Required task> Write the line that includes "Relative to pixel" and all subsequent lines, exactly as written, and nothing more.

----

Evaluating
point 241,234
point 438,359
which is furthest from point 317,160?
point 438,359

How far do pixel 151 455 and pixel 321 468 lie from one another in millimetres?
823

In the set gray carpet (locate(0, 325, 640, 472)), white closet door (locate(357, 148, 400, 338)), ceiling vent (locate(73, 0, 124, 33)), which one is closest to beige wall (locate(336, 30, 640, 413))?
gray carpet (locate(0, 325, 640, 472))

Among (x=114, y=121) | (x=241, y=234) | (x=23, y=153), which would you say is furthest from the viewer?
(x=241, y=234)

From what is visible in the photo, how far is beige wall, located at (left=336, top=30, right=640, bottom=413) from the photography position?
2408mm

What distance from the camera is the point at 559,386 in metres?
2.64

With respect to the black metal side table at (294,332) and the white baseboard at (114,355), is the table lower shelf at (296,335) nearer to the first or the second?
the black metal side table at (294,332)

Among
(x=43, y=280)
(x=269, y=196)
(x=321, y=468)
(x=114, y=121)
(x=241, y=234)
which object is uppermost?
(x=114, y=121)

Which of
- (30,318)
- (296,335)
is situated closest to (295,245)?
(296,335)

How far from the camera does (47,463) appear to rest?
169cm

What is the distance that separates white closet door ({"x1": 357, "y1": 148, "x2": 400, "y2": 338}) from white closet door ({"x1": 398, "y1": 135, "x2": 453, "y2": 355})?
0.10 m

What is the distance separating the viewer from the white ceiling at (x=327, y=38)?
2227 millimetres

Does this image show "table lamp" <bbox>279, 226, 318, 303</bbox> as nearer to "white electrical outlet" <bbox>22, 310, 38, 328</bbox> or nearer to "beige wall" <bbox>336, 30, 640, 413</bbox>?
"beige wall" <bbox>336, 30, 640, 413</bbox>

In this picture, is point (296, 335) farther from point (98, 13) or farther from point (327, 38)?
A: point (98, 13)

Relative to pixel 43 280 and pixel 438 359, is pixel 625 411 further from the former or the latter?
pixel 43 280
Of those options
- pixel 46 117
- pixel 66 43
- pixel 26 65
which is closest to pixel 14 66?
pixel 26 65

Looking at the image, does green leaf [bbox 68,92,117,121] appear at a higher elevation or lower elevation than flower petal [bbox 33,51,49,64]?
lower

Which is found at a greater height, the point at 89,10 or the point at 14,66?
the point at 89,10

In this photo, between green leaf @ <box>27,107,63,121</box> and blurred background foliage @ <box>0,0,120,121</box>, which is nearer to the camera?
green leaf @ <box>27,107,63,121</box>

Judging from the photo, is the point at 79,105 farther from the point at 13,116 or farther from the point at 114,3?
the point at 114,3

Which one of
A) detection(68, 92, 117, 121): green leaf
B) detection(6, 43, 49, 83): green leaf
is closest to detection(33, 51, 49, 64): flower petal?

----

The answer>
Relative to pixel 43 280 and pixel 438 359, is pixel 625 411 further from the former or the latter?
pixel 43 280
Of those options
- pixel 46 117
- pixel 66 43
- pixel 26 65
which is closest to pixel 14 66?
pixel 26 65

Looking at the image, does green leaf [bbox 68,92,117,121] appear at a higher elevation or lower elevation than flower petal [bbox 33,51,49,64]?
lower

Which is found at a greater height, the point at 89,10 or the point at 14,66?
the point at 89,10

In this photo, between green leaf @ <box>27,107,63,121</box> and blurred background foliage @ <box>0,0,120,121</box>, which is nearer to the camera?
green leaf @ <box>27,107,63,121</box>

Judging from the photo, is the point at 79,105 farther from the point at 13,116 or farther from the point at 114,3?
the point at 114,3

Which one of
A) detection(68, 92, 117, 121): green leaf
B) detection(6, 43, 49, 83): green leaf
is closest to detection(33, 51, 49, 64): flower petal?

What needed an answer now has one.